Teamwork in research pays off

ERRAC and its SRRA are concrete examples of what the European Research Area (ERA) is all about - focusing on significant policy areas where co-operation at European level is needed to eliminate the adverse effects of fragmented research efforts. The SRRA will stimulate co-ordination in the rail sector, helping it to avoid unproductive duplication. ERRAC will capitalise on its ability to bring together all concerned players, rail operators, manufacturers, infrastructure operators, national and European public authorities, but also users and consumers associations, and environmental organisations.

Co-ordinating research programmes at all levels - European, national, public and private - accompanies the implementation phase of the Strategic Agenda. While it is still in an early phase, the SRRA has already been endorsed by several EU Member States, the European Commission, rail operators and suppliers, user groups, research institutes and academia – a first for the industry.

The role of EU research

Rail research has been a key priority of successive EU Research Framework Programmes. More than 40 research projects are currently underway, in areas such as sustainability, intermodality and critical rail technologies. These projects bring together more than 200 partners from the public and private sectors, including all leading businesses in this sector. EU support amounts to more than €150 million.

Examples include the EU Drivers’ Desk project, which is developing a common driver desk for use across Europe, improving the human-machine interface and fostering interoperability, and the SAFETRAIN project which has significantly increased the chances of survival of both passengers and staff in serious collisions.

Within the 6th EU Research Framework Programme (FP6 2003-2006), the Commission is setting a new and ambitious agenda for rail research, in line with ERA priorities and philosophy, which will ultimately help the implementation of the SRRA. A budget of around €250 million has been pencilled-in for railway research.

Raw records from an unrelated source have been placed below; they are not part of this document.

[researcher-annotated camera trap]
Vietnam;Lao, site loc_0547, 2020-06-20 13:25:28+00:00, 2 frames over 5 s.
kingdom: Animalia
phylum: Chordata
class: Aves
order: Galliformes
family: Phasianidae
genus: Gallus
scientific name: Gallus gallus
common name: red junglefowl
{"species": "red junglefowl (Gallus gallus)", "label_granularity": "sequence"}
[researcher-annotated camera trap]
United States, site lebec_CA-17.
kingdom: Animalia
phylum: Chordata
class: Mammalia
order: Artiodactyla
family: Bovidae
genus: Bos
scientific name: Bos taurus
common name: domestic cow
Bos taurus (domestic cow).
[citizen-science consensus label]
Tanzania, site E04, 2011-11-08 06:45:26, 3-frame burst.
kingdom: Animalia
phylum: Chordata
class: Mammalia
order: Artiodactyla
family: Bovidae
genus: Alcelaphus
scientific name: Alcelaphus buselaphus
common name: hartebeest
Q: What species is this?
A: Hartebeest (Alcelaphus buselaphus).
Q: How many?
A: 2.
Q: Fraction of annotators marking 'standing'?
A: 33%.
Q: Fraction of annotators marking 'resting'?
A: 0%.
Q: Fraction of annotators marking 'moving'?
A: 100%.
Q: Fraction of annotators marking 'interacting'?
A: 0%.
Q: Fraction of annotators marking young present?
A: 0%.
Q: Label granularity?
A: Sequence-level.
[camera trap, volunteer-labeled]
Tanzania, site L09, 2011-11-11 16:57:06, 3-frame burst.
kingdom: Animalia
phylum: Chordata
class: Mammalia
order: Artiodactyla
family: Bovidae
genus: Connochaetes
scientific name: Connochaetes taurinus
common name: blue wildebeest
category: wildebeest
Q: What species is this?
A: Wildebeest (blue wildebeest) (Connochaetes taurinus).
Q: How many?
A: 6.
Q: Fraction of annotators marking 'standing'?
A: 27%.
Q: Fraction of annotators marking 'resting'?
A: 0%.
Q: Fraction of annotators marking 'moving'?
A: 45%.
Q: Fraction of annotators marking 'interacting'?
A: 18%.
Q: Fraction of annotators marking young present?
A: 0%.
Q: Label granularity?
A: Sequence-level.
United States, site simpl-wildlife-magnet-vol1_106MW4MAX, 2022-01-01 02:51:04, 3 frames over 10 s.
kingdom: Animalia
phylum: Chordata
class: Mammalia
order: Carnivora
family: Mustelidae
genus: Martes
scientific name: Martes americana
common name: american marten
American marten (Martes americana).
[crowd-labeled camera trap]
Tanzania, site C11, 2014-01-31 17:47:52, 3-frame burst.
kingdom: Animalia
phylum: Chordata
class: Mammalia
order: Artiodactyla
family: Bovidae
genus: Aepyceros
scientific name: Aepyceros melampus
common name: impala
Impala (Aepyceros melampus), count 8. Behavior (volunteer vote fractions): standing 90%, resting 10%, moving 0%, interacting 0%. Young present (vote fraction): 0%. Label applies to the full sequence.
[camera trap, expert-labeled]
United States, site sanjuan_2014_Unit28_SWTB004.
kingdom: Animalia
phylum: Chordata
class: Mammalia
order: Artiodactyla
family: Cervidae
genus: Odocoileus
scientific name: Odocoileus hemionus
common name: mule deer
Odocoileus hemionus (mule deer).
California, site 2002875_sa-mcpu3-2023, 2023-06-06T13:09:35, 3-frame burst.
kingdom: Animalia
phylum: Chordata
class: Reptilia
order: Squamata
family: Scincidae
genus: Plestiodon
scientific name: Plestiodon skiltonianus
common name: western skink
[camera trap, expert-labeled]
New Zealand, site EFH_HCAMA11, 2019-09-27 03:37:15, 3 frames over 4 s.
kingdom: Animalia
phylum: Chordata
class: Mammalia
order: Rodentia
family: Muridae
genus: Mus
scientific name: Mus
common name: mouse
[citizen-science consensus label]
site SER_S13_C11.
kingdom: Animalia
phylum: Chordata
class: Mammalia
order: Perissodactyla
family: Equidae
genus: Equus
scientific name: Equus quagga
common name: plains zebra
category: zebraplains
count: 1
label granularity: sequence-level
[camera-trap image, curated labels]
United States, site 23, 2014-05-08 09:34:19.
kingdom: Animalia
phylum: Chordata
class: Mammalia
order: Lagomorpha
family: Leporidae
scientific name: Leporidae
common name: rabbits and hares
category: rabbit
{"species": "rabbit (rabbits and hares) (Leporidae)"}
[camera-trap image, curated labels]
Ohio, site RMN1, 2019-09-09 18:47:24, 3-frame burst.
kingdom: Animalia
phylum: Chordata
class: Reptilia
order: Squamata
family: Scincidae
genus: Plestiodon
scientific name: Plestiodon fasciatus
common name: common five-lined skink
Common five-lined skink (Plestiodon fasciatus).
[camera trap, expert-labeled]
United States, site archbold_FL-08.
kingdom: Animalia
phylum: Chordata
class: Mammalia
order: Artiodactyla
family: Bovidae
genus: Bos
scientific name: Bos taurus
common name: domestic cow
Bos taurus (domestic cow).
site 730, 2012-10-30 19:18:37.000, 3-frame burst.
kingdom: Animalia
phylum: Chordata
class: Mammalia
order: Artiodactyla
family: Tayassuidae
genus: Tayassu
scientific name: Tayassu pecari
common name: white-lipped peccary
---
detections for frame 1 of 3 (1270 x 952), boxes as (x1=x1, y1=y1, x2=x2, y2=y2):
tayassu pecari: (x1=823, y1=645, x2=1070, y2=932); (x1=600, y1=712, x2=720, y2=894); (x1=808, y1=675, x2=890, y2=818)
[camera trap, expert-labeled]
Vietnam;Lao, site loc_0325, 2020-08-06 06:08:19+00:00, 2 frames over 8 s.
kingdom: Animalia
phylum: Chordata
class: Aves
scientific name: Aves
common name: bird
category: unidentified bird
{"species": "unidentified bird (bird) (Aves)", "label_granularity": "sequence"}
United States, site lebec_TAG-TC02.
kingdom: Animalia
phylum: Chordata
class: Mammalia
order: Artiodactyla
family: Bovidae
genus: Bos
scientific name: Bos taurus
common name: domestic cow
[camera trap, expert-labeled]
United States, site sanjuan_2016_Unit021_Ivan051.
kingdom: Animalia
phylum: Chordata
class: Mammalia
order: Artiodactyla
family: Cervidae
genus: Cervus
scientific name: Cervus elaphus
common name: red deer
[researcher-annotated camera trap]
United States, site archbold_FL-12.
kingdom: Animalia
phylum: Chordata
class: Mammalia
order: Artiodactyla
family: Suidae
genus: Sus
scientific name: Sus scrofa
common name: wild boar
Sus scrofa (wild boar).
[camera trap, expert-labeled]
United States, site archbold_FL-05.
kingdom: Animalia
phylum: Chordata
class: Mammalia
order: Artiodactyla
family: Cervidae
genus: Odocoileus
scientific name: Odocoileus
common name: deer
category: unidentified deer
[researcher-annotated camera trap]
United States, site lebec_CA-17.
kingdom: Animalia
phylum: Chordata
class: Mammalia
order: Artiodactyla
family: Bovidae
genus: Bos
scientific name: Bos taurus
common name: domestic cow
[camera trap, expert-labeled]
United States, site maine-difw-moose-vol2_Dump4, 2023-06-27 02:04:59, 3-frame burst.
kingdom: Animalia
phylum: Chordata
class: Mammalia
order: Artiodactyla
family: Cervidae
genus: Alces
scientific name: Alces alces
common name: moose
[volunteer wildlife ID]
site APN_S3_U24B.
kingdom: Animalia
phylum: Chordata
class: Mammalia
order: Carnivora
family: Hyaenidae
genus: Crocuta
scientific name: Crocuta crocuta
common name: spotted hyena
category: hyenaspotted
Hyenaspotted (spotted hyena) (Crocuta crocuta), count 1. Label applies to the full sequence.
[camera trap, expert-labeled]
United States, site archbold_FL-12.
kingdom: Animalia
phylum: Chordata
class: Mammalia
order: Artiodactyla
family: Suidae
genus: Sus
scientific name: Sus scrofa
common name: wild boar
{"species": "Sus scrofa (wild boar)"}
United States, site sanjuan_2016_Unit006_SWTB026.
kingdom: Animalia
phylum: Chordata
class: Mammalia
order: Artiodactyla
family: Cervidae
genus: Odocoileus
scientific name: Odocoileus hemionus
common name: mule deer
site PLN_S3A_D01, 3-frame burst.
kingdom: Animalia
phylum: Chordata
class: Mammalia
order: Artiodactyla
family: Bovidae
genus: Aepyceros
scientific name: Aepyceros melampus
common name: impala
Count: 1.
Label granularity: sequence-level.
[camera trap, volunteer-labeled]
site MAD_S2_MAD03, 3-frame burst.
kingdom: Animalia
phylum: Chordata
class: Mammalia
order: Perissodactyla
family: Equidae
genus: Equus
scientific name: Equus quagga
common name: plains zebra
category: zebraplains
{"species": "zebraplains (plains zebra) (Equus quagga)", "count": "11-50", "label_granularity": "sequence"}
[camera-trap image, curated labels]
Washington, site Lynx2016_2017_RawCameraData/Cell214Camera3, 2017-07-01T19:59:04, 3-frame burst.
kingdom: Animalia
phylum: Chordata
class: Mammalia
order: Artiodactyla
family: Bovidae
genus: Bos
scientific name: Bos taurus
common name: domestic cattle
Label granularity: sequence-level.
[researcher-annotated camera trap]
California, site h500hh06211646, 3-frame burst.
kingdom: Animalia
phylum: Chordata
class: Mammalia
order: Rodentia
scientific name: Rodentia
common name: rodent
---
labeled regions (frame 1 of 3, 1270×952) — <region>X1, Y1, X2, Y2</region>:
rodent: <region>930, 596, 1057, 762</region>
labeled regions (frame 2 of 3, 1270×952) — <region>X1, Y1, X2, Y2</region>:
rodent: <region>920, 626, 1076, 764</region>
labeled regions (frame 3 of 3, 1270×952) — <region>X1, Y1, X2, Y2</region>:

Final allocation of funds to rail research will depend on the excellence of the proposals the Commission receives.

The aim is to maximise synergies between European, national and private-sector research, network existing centres of excellence in rail research, foster innovative public/private partnerships around large-scale, long-term collaborative projects. This implies greater mobility of researchers and optimisation of research infrastructures, improving co-ordination of national research (all too often duplicated in the rail sector), reinforcing consensus and common vision between industry partners and ensuring the full participation of industrial and individual users of European railways.

The 1st call of the 6th Framework Programme, launched on 17th December 2002, identifies four key project areas, which follow up the activities of ERRAC and the Strategic Rail Research Agenda.

Three Integrated Projects will focus on:

  • the modular train concept (which links to the goal of modular interoperable rolling stock in the SRRA – trains with interchangeable modules to enhance operational and engineering performance)

  • enhancing infrastructure capacity safely (creating the infrastructure which will be able to cope with the increase in traffic demand forecast in the Strategic Rail Research Agenda)

  • improved vehicle – infrastructure performance (improving the dynamic performance of trains in relation to track and power supply systems to boost railway reliability and service performance)

A Network of Excellence will cover the establishment of a “Virtual centre for rail technology and knowledge management”, further enhancing the knowledge base within this critical technologically oriented sector, addressing systems, compliance and training issues.